Lesson 3: Proofs of general theorems

# Geometry proof problem: squared circle

Sal finds a missing angle using triangle congruence in a diagram that contains sector of a circle inscribed within a square. Created by Sal Khan.

## Want to join the conversation?

• How was it proven that Line EC and Line EB and Line BC are all equal?
• Because ABCD is a square, AB=BC=CD=DA. Because arc AC is part of circle B, that means BE is a radius as well as BA and BC and are, therefore, all equal. When Sal drew EC, he created triangle ECG and showed it was congruent to triangle EBG by SAS. Since BE and EC are both the hypotenuse of congruent triangles, they are equal. So EC=EB=BC.
• So its still considered a triangle if one or more of its legs are not a straight line? As long as it still has three legs that total to 180 degrees?
• Nope. A triangle must have 3 straight lines with interior angles adding up to 180 degrees.
Happy to help!
• He said that the harder geometry problems revolve around drawing the right triangles and visualizing the right lines. How can I get there(Knowing which lines/triangles to draw)?
• In respect to this, a good way to train your brain is just by practicing different types of problems altogether. On KA, a good way to do this is by taking the course challenge multiple times. Of course, you will also need to know the material well enough to use it when it's needed.

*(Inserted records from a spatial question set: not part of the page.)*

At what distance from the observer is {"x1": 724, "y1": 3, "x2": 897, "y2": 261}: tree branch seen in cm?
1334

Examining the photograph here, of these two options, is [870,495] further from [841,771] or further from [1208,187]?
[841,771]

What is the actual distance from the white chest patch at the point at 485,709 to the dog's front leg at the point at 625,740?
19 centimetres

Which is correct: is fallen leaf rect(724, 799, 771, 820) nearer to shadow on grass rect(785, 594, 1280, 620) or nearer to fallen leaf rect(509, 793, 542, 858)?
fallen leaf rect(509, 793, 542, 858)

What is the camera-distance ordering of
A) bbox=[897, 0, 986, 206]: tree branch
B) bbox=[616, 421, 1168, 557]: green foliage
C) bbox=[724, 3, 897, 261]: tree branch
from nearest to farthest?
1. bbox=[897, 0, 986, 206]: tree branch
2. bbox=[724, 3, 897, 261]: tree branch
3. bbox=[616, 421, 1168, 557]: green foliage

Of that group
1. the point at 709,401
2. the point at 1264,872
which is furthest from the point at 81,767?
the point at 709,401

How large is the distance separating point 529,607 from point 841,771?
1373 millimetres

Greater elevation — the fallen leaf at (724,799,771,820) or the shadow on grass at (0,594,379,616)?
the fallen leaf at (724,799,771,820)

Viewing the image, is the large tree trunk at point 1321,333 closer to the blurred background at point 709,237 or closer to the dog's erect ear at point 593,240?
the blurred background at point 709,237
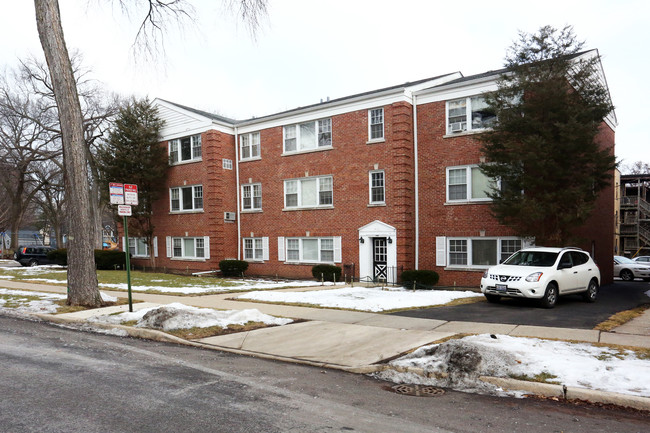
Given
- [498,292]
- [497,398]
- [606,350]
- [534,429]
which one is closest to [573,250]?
[498,292]

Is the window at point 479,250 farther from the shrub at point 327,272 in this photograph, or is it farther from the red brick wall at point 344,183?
the shrub at point 327,272

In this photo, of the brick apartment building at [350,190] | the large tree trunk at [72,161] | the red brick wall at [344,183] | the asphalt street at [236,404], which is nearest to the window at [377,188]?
the brick apartment building at [350,190]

You might find it helpful to work on a difficult problem backwards. Say, if you have four lines that intersect at random angles and you need to find one specific measurement that is not offered, you might work backwards from the angle trying to figure out how to get everything you need. You could also work it forwards, finding all the measurements until you know how to get what you need.

But these are the difficulties of math: finding what operations you need to perform and not making small (or large!) mistakes. Anyone else who has tips is welcome to reply, as well. This answer to this question might very well be different to everyone!
• At , How can you just add x+x+30=180 degrees to solve for the missing angles? How would you which one would be 75 degrees?
• They are both 75 because it is an isosceles triangle (two of its sides and two of its interior angles are the same)
• How often will we use proof theorems/problems in real life?
• The math itself may not be too useful, but the critical thinking and logic is.
• At wouldn't it make sense for the missing angle to be 60˚, because CE could act as a transversal to ∆DEC, so angle CEB = angle DCE. So then the equation would be 2x + 60 = 180. So the two base angles for ∆DEC would be 60˚ right? Wouldn't that be true? Because most of these diagrams aren't draw to scale.
• Would the triangles at be using the postulate RSH?
• At we draw the segment EC. So, my question is can you add any segments you want in the square as we did for EC to solve a problem? Or are there any rules for adding such segments?
(1 vote)
• No, you can add whatever you want! There are no rules as to what you can add to a problem
• At I did something different, why is this incorrect?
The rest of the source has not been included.